The defense community's response to supply chain risk has been slow relative to the threat. NIST SP 800-171 established security requirements for contractors handling CUI, and CMMC (Cybersecurity Maturity Model Certification) aims to verify compliance through third-party assessment. But the gap between policy requirements and actual security posture across the DIB remains significant, particularly among small and mid-size contractors that lack dedicated cybersecurity teams.
OT Security in Defense Environments
Defense contractors operate manufacturing facilities, test ranges, and laboratories that rely on operational technology — industrial control systems, SCADA networks, and specialized test equipment. These OT environments often run legacy software that cannot be easily patched, use proprietary protocols that commercial security tools do not understand, and were designed for reliability and safety rather than security.
Securing OT in defense environments requires specialized expertise that bridges the gap between IT cybersecurity and industrial control systems engineering. The security controls that work for enterprise networks — endpoint detection and response, frequent patching, behavioral analytics — must be adapted for environments where a misconfigured security tool can halt production or create safety hazards.
Network segmentation between IT and OT environments is the foundational control, but it must be implemented with an understanding of the legitimate data flows that cross the boundary. Monitoring OT networks for anomalous behavior requires baselines built on an understanding of normal industrial processes, not just network traffic patterns.
Building Resilience, Not Just Defense
The sophistication and persistence of nation-state cyber threats to critical infrastructure and the DIB mean that prevention alone is insufficient. Organizations must assume that determined adversaries will eventually gain initial access and plan accordingly. Resilience — the ability to detect compromise quickly, contain its impact, maintain essential operations during an incident, and recover rapidly — is the more achievable and more important objective.

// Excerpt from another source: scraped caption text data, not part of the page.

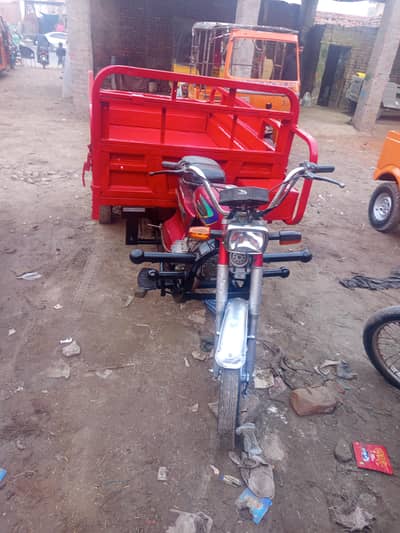 united 100cc loader lush condition engine %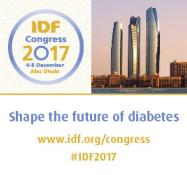 International Diabetes Federation (IDF) 2017 Congress: Abu Dhabi, United Arab Emirates, 4-8 December 2017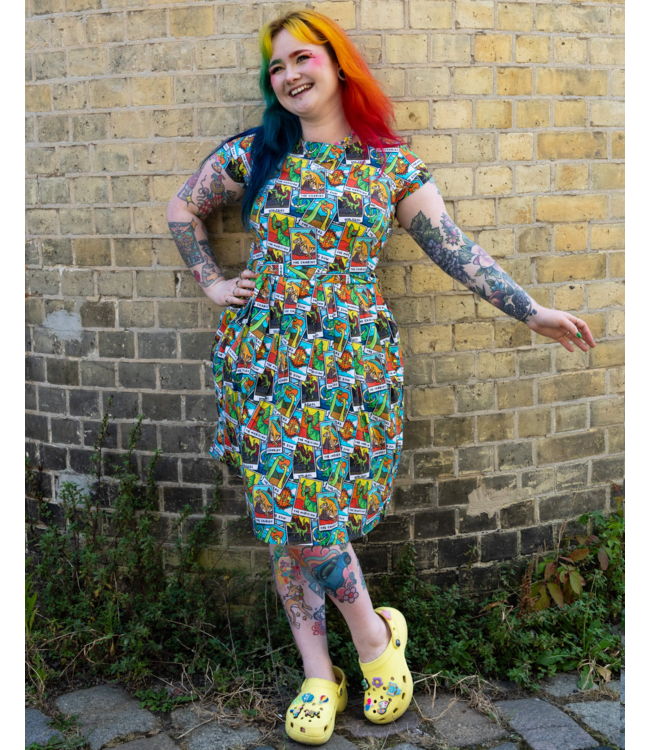 Tarot dino dress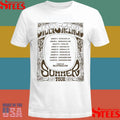 Billy Strings Summer Tour August 2025 Shirts
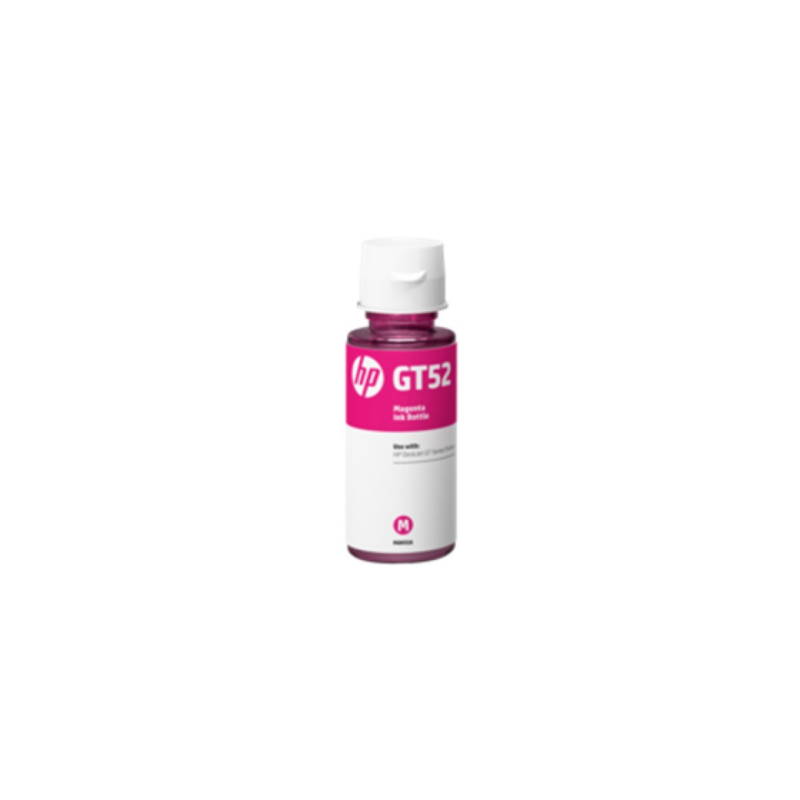 Botella De Tinta Hp Gt52 - M0H55Al - Magenta - 70Ml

This requires investment in detection capabilities that go beyond signature-based tools, incident response planning that accounts for OT environments, and regular exercises that test organizational response under realistic conditions. It also requires a cultural shift away from treating cybersecurity as an IT department responsibility and toward recognizing it as an operational risk that warrants executive attention and resource allocation commensurate with the threat.
The adversaries targeting defense industrial base networks are patient, well-funded, and strategic in their objectives. The organizations that survive in this environment will be those that match that seriousness with sustained investment in both defense and resilience.